Kotlin Fp

Kotlin Functional Programming II - Monad Transformers

Step inside to understand how to collapse monad stacks into unified types to reduce nesting 👌

If you haven’t read the first part on this series, please do it before reading this. It will help you to understand. Also, this post is a further iteration on that approach.


The problem

Something very well said on the FP world is that monads do not compose. At least not gracefully. They just compose when you return the same monad on all the functions on a call chain, so you can use flatMap or flatten to collapse the stack. But that’s a very unlikely situation.

In a standard scenario you have different concerns at different levels in your architecture, so your functions will most likely return different monads for those levels. That means your stack will end up being deeply nested.

When you get many nested levels on the stack, it starts looking like a pyramid where you need to flatMap and map all the way down the type stack to reach the innermost value. Let’s have a look to one of the snippets in the Monad Stack post.

fun getHeroesUseCase(): Reader<DependencyGraph, IO<Either<CharacterError, List<SuperHero>>>> =
    getAllHeroesDataSource().map { io ->
        io.map { maybeHeroes ->
            maybeHeroes.flatMap { heroes ->
                Right(heroes.filter { it.thumbnail.isEmpty() })
            }
        }
    }

We need to map over the Reader returned by the DataSource to get access to the inner IO<Either<CharacterError, List<SuperHero>>>, then we need to map over the IO again to reach the Either, and finally we can flatMap over it to get access to the inner list of heroes.

This happens because we got different concerns encoded here: dependency injection (Reader), pure deferred computations (IO), and typed error handling (Either).

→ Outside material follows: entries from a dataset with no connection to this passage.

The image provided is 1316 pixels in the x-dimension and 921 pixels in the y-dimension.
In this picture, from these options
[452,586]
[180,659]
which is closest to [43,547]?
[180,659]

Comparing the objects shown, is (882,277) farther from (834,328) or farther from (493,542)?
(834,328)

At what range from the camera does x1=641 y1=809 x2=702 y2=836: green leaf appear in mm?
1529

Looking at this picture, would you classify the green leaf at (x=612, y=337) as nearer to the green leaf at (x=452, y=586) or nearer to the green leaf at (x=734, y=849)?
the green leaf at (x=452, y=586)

Nesting affects readability, and this approach can exponentially lead to scary scenarios.

hadouken

Monad comprehensions

When you’re lucky enough to be playing with a single monad in all your composed computations, you can get a huge readability boost by using the Monad Comprehensions, or what in other languages is called Do Notation.

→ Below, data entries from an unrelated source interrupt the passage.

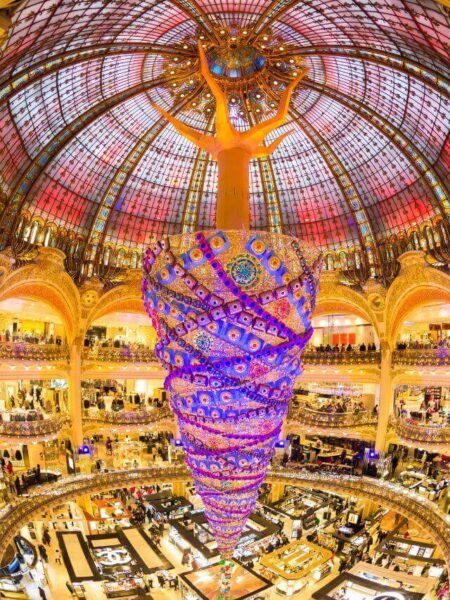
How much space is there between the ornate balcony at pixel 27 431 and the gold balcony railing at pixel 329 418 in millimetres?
15016

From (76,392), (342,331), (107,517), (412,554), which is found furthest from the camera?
(342,331)

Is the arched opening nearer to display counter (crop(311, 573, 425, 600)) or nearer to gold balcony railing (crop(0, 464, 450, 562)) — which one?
gold balcony railing (crop(0, 464, 450, 562))

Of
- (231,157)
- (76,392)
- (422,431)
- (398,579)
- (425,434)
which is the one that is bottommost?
(398,579)

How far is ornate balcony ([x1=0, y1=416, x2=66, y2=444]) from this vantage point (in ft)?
86.2

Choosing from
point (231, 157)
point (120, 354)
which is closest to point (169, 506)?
point (120, 354)

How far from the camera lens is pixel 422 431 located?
2712 cm

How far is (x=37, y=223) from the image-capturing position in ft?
92.1

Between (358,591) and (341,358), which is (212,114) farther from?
(358,591)

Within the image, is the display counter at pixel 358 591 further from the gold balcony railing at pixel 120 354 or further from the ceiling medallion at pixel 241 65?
the ceiling medallion at pixel 241 65

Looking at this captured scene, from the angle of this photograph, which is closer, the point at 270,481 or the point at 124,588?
the point at 124,588

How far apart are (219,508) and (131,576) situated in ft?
50.2

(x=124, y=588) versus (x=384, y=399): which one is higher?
(x=384, y=399)

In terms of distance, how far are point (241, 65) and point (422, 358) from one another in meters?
18.4

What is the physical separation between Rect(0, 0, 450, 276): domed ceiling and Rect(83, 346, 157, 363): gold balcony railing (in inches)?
269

Let’s take a look at this snippet:

data class Country(val id: String, val name: String, val countryCode: String)
data class Address(val id: String, val street: String, val countryId: String)
data class Person(val id: String, val name: String, val addressId: String)

fun loadPerson(id: String): IO<Person> = TODO("IO computation!")
fun loadAddress(id: String): IO<Address> = TODO("IO computation!")
fun loadCountry(id: String): IO<Country> = TODO("IO computation!")

fun getCountryCode(personId: String): IO<String> =
    loadPerson(personId).flatMap { person ->
        loadAddress(person.addressId).flatMap { address ->
            loadCountry(address.countryId).map { country ->
                country.countryCode
            }
        }
    }

Here we have 3 IO computations to perform. Each one depends on the result of the previous one, so they’re sequential. That means we must use flatMap (Monad). The only problem is how fast indentation levels grow. We can use monad comprehensions to sugarize that with a nice direct syntax. ArrowFx provides a simple approach to monad comprehensions.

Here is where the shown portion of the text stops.